1.1 The definition of bayesian estimation
- $(\Omega, \mathcal{F}, P)$,
- probability sp.
- $N \in \mathbb{N}$,
- the dimention of the inputs
- $n \in \mathbb{N}$,
- the number of input data
- $x_{i} \in \mathbb{R}^{N}$ $(i = 1, \ldots, n)$,
- we call \(\{x_{i}\}_{i=1, \ldots, n}\) a sample,
- $x_{i}$ is the actual observed data
- $x^{n} := (x_{1}, \ldots, x_{n})$,
- $X_{i, q} \ (i = 1, \ldots, n)$,
- i.i.d. of true r.v. $X$ whose p.d.f. is $q$,
- $q_{X^{n}}$,
- p.d.f. over $(\mathbb{R}^{N})^{n}$,
- $X_{q}^{n} = (X_{1}, \ldots, X_{n})$,
- the r.v.s whose distribution is $q_{X_{q}^{n}}$,
Remark 2
In statitstics, estimating true distribution based on samples is called statistical inference/estimation. However, in information theory, such the estimation is called statistical learning.

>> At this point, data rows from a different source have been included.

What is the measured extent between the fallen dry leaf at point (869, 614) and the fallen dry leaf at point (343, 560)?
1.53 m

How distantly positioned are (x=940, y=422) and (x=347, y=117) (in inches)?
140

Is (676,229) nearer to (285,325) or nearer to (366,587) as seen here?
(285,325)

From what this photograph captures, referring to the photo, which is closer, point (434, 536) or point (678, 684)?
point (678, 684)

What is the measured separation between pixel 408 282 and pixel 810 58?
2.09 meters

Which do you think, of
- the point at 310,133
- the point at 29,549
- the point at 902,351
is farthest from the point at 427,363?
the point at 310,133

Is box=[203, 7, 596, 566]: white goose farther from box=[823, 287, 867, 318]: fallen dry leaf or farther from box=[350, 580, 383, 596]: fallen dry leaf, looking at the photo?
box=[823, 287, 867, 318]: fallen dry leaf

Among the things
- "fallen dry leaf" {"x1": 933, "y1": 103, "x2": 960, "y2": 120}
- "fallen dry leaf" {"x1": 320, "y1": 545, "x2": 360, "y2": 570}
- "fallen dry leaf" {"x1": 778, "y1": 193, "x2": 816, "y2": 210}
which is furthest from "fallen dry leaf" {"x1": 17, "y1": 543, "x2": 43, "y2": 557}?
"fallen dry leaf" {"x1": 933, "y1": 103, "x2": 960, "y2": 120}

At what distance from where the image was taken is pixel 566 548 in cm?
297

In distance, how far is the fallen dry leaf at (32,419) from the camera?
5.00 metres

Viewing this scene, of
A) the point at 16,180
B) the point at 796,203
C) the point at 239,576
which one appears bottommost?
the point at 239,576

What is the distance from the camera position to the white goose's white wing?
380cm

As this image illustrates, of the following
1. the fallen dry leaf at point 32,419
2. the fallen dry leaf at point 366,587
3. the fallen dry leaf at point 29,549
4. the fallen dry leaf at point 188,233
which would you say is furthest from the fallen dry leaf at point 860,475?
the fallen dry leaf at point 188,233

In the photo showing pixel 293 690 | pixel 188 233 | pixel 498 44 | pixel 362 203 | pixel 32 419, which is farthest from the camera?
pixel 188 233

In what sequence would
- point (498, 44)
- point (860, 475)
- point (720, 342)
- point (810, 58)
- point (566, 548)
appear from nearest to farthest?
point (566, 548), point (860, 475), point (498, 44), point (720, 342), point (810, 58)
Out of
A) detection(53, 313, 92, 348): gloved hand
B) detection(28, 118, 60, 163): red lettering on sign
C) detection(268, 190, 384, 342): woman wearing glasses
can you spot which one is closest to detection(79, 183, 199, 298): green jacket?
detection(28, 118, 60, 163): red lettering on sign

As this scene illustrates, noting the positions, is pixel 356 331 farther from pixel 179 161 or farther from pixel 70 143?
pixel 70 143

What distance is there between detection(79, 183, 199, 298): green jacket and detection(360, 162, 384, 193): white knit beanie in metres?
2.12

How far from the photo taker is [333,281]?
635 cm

Let $f: (\mathbb{R}^{N})^{n} \rightarrow \mathbb{R}$.
\[\mathrm{E} \left[ f(X^{n}) \right] = \int_{\mathbb{R}^{N}} \cdots \int_{\mathbb{R}^{N}} f(x_{1}, \ldots, x_{n}) \ \prod_{i=1}^{n} q(x) dx_{i} .\]- $d \in \mathbb{N}$,
- the dimension of the parameters of given model
- $W \subseteq \mathbb{R}^{d}$,
- parameter space
- $\Theta$,
- r.v. of parameter
- $p(x \mid w)$,
- the p.d.f. of $X$ given $\Theta = w$,
- statistical model
- $\varphi: W \rightarrow \mathbb{R}$,
- the p.d.f. of $\Theta$,
- prior distribution
- $\beta \in \mathbb{R}_{> 0}$,
- constant
- inverse temperature
Given $p(x \mid w)$, $\varphi(x)$, we can define random variables whose p.d.f. is
\[\begin{eqnarray} x \in \mathbb{R}^{N}, \ \int_{W} p(x \mid w) \varphi(x) \ dx & = & \int_{W} p(x \mid w) \frac{ p(x, w) }{ \varphi(w) } \varphi(x) \ dx \nonumber \\ & = & p(x) \nonumber \end{eqnarray}\]We denote the random variables defined the above p.d.f. by $X_{i}$ which is $\mathbb{R}^{N}$-valued function for each $i = 1, \ldots, n$. In addition, we assume this variables is conditional independent to parameters, that is,
\[\begin{eqnarray} p(x^{n} \mid w) = p(x_{1}, \ldots, x_{n} \mid w) = \prod_{i=1}^{n} p(x_{i} \mid w) \nonumber \end{eqnarray}\]Note that we assume that the random variables defined by the true distribution is I.I.D. of $q$, however, the random variables defiened above don’t have to be independent, but conditionally independent to parameters.
Remark
$p(x \mid w)$ is the p.d.f. of
\[\mathrm{E} \left[ X \mid \Theta = w \right]\]where $\Theta$ is a random variable whose p.d.f. is $\varphi$.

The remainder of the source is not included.